Directive A:
The piece on Marissa Mayer at Yahoo! names several kinds of women whom her appointment had cheering. List each of those work situations.
Directive B:
Translate this sentence from the piece on Marissa Mayer at Yahoo! into Spanish: "Speed and quality are often sacrificed when we work from home."
Directive C:
Extend the piece on Marissa Mayer at Yahoo! beyond its final sentence.
==== Document text ====
Marissa Mayer garnered a lot of media attention when she took the reigns as CEO at Yahoo! this past summer — when she was 5 months pregnant. Whether you are a woman who works in an office, works from home, has a flexible work schedule or are taking time off to care for your family, her appointment had us cheering. That is, until she mentioned that she would take "only a few weeks" off for maternity leave and would continue to work through her leave. Now she's taking on flex-time with a vengeance — and parents will ultimately suffer.
Memo to Yahoo! staffers
In an internal memo leaked to the press, workers got the news.
"To become the absolute best place to work, communication and collaboration will be important, so we need to be working side-by-side. That is why it is critical that we are all present in our offices. Some of the best decisions and insights come from hallway and cafeteria discussions, meeting new people, and impromptu team meetings. Speed and quality are often sacrificed when we work from home. We need to be one Yahoo!, and that starts with physically being together."
==== Data shown ====
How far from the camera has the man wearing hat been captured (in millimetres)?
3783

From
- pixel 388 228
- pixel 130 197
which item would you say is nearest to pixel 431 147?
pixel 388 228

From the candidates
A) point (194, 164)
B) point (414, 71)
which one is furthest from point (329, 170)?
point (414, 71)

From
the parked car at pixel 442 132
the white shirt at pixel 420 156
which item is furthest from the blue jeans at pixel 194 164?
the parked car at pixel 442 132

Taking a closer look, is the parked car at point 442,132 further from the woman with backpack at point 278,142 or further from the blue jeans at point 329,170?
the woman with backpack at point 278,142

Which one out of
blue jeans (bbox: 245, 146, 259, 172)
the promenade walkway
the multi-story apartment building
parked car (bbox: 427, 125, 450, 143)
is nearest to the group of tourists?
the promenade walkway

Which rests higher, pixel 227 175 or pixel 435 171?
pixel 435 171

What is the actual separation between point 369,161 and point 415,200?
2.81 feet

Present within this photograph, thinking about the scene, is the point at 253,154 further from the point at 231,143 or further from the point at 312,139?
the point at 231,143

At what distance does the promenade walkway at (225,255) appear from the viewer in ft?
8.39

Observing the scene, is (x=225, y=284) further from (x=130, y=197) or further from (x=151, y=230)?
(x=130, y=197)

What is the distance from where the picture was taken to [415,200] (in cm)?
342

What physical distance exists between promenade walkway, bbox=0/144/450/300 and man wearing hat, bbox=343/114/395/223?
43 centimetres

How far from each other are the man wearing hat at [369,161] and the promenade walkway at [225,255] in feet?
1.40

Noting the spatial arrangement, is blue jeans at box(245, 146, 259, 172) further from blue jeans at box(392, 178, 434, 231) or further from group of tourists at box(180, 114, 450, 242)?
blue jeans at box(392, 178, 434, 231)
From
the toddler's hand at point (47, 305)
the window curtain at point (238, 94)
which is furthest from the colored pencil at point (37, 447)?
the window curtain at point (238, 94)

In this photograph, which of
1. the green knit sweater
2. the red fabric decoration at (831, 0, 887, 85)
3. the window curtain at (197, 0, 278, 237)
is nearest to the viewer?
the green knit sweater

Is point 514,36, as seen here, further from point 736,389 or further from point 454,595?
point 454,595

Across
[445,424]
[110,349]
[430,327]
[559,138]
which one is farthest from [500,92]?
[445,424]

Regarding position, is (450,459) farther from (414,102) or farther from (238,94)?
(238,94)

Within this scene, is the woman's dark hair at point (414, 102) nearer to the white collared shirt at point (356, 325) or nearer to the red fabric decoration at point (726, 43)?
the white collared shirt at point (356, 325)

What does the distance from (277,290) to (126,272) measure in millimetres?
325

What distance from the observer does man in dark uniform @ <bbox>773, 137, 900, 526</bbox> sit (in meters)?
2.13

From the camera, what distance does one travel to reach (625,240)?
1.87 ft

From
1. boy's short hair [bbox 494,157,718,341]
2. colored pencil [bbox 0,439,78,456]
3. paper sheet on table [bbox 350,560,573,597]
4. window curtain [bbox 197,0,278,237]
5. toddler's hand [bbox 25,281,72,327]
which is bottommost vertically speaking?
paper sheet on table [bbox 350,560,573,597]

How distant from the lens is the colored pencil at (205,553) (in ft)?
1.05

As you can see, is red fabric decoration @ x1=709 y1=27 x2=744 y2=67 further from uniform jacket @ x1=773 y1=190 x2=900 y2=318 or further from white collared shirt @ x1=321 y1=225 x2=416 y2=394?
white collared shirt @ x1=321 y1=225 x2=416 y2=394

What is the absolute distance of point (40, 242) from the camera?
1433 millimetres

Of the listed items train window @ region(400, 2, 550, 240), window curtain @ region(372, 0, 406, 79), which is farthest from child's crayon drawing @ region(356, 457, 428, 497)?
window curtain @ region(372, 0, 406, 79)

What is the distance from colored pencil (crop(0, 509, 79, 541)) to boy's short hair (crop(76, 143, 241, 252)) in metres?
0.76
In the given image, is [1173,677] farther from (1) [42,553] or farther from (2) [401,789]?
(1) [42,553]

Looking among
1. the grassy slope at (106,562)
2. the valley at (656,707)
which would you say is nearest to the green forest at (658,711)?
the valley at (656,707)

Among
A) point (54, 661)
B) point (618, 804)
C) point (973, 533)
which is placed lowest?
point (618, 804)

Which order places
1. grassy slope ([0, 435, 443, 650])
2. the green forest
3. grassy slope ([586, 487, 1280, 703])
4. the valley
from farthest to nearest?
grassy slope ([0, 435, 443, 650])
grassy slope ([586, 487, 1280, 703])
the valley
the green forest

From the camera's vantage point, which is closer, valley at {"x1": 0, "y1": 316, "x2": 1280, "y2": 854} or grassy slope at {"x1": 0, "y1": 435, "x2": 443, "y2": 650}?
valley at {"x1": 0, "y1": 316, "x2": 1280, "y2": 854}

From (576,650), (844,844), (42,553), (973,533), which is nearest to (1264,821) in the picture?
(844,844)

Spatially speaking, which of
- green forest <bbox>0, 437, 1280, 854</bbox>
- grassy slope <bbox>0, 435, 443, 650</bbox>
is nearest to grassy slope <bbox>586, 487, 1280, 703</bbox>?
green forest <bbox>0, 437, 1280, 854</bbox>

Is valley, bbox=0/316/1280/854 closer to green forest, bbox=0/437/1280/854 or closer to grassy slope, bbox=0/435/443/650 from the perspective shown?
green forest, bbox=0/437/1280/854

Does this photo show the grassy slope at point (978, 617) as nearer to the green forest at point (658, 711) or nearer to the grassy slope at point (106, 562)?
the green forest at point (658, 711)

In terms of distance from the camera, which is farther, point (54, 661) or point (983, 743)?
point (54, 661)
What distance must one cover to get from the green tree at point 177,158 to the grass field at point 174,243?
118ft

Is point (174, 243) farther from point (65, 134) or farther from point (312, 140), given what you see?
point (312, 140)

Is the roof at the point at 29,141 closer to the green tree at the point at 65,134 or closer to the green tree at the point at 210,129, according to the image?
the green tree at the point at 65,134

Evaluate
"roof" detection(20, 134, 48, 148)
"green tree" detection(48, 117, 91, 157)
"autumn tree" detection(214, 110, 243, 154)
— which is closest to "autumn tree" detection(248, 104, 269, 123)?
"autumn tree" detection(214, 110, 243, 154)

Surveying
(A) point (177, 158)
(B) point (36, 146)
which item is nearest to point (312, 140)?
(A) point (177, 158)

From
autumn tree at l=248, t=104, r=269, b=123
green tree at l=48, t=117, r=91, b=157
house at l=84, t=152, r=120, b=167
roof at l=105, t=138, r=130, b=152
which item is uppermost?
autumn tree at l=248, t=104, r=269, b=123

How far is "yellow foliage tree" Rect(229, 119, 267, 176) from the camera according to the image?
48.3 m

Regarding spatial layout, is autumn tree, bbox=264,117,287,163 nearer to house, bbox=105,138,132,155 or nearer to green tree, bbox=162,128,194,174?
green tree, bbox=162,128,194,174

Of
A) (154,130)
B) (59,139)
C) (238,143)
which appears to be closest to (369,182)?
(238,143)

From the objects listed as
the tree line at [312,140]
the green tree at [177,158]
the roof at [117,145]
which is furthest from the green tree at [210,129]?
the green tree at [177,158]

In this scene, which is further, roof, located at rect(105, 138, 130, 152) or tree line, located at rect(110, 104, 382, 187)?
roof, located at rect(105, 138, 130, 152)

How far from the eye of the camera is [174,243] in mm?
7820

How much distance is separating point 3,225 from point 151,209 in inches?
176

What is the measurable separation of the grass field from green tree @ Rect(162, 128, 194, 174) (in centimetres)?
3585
====
Answer A:
- Works in an office
- Works from home
- Has a flexible work schedule
- Is taking time off to care for family

Answer B:
La velocidad y la calidad a menudo se sacrifican cuando trabajamos desde casa.

Answer C:
Years of flexible work schedules by various types of employees have made Yahoo! one of Silicon Valley's favorite places to work. Having the flexibility to work remotely, even for just a few days a week, gives people more of a creative edge, boosts productivity and is great for morale.
It isn't just moms who lose
Women have made significant progress in the working world just in the last decade, when arrangements such as this become more widely accepted. Many women feel that the only way they are able to have a successful career and raise children is because their employers allowed flexibility. While it may be moms who are the most vocally upset about this policy change, these flexible work schedules affect all parents — from the dad who works from home on Mondays so he can coach his son's Little League team to the nursing mother who works from home every morning.
The Human Resources person who wrote the memo even made sure to include a warning to those who don't currently have flexible schedules.
"And, for the rest of us who occasionally have to stay home for the cable guy, please use your best judgment in the spirit of collaboration. Being a Yahoo isn't just about your day-to-day job, it is about the interactions and experiences that are only possible in our offices."
The policy doesn't just affect parents, it affects anyone trying to manage their life outside of work.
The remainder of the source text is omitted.